Mais do que a acidez da água, o próprio dióxido de carbono parece estar afetando esses pequenos seres. Quando os pesquisadores baixaram o pH com ácido clorídrico, os animais responderam normalmente aos predadores.  

Weiss levantou a hipótese de que o dióxido de carbono interfere no sistema nervoso das pulgas-d-água, prejudicando sua capacidade de detectar predadores.  

Caleb T. Hasler, biólogo da Universidade de Winnipeg, disse que a nova pesquisa mira uma questão ainda não respondida: qual a quantidade de dióxido de carbono que pode prejudicar a vida de água doce.  

"Esse trabalho é realmente importante porque começa a mostrar quais são esses níveis", disse ele.  

A pesquisa recente de Hasler sugere que as pulgas-d-água talvez não sejam os únicos animais de água doce a sofrer alterações causadas pelo dióxido de carbono. Ele e seus colegas estudaram o vairão, um peixe minúsculo, nadando em água enriquecida com dióxido de carbono e descobriram que eles não respondem com rapidez aos sinais de alarme liberados por outros vairões.  

Em outro estudo, a equipe estudou duas espécies de mexilhões. Uma delas relaxou seus músculos na água com alto teor de dióxido de carbono, de modo que sua concha se abriu. A outra fechou a casca a ponto de não poder filtrar alimentos.  

Esses tipos de mudanças podem reverberar em ecossistemas de água doce inteiros. Os mexilhões são vitais para filtrar alimentos e manter a água limpa, por exemplo. Se as pulgas-d-água perderem sua eficiência para escapar de predadores, sua população pode diminuir, deixando menos comida no longo prazo para os peixe.  

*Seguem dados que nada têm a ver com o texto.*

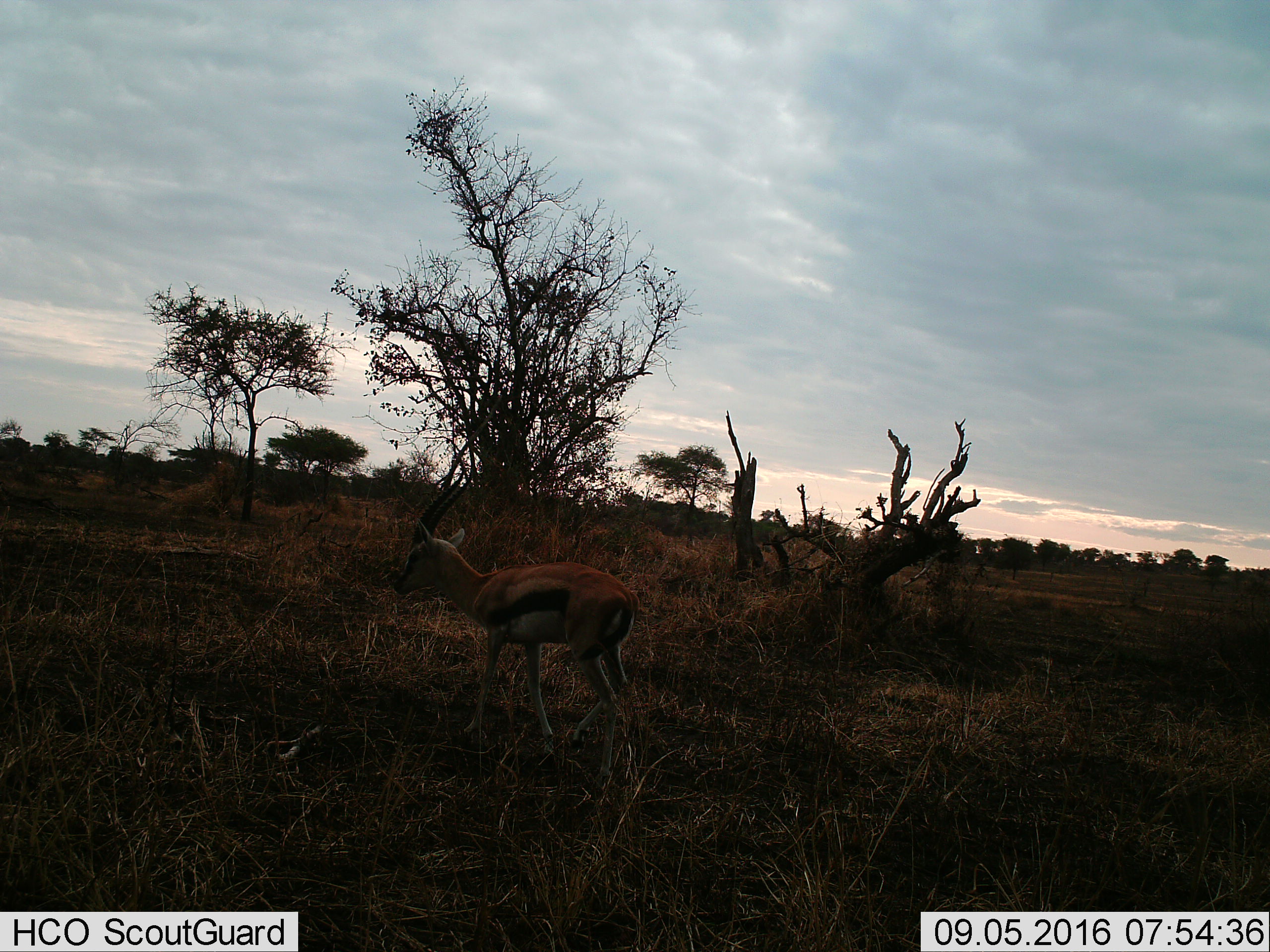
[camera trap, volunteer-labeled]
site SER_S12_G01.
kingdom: Animalia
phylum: Chordata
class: Mammalia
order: Artiodactyla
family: Bovidae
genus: Eudorcas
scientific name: Eudorcas thomsonii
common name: thomson's gazelle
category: gazellethomsons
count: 1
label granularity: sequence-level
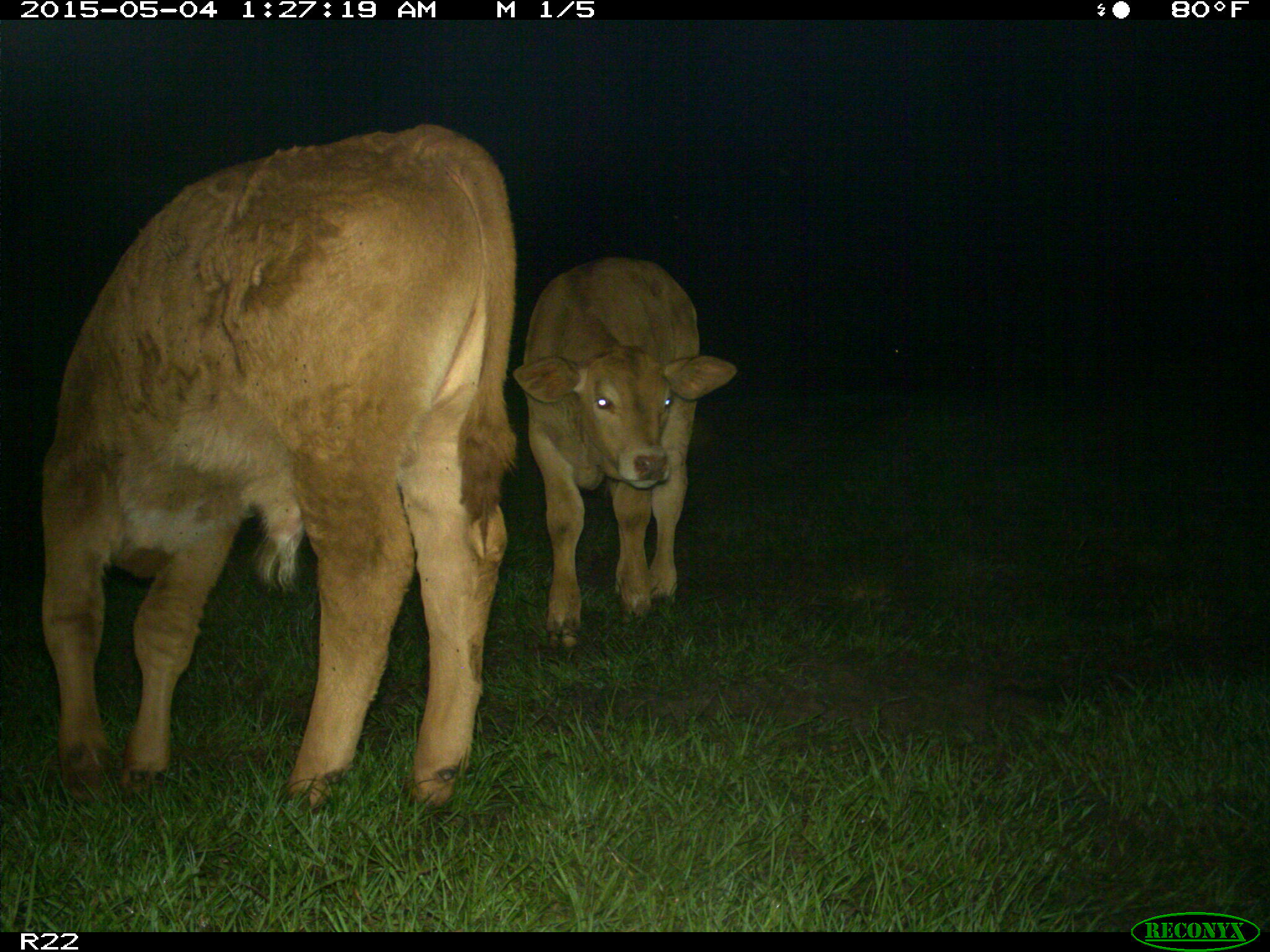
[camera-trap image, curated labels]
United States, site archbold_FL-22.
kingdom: Animalia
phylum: Chordata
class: Mammalia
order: Artiodactyla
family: Bovidae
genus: Bos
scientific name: Bos taurus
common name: domestic cow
Bos taurus (domestic cow).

Mas não é certo que as águas interiores em todo o mundo apresentam o aumento de dióxido de carbono na taxa que Weiss e seus colegas observaram nos reservatórios alemães.  

Em novembro, Stanley e seus colegas publicaram um estudo de níveis de dióxido de carbono em lagos do Wisconsin. Entre 1986 e 2011, não detectaram nenhuma mudança significativa.  

As diferenças estão na química complexa que varia de um lago para o outro. Enquanto os lagos e os rios absorvem dióxido de carbono da atmosfera, alguns também retiram o gás dos solos circundantes.  

A química de algumas águas interiores faz com que muito dióxido de carbono seja convertido em outros compostos. Alguns lagos e riachos podem abrigar muitas plantas subaquáticas que o retêm, por exemplo, enquanto outros podem ter micróbios que liberam mais o gás.  

Complicando mais as coisas, os níveis de dióxido de carbono em qualquer corpo de água doce podem mudar drasticamente ao longo do tempo com oscilações da temperatura e outras condições.  

"Você pode ter lagos onde o dióxido de carbono aumenta dez vezes à noite", disse Hasler.  

Nas próximas décadas, como os níveis de dióxido de carbono continuam a subir na atmosfera, Stanley especula que o panorama só ficará mais matizado.  

"Honestamente, não sei para onde estamos indo. Provavelmente vou apostar que o aumento da variabilidade de um lago para outro vai ser cada vez mais extrema", disse Stanley.  

Weiss concordou que não era possível tirar grandes lições dos dados preliminares. "Acho que o estudo que estamos publicando é como uma porta que se abre. Espero que outros cientistas se juntem à pesquisa."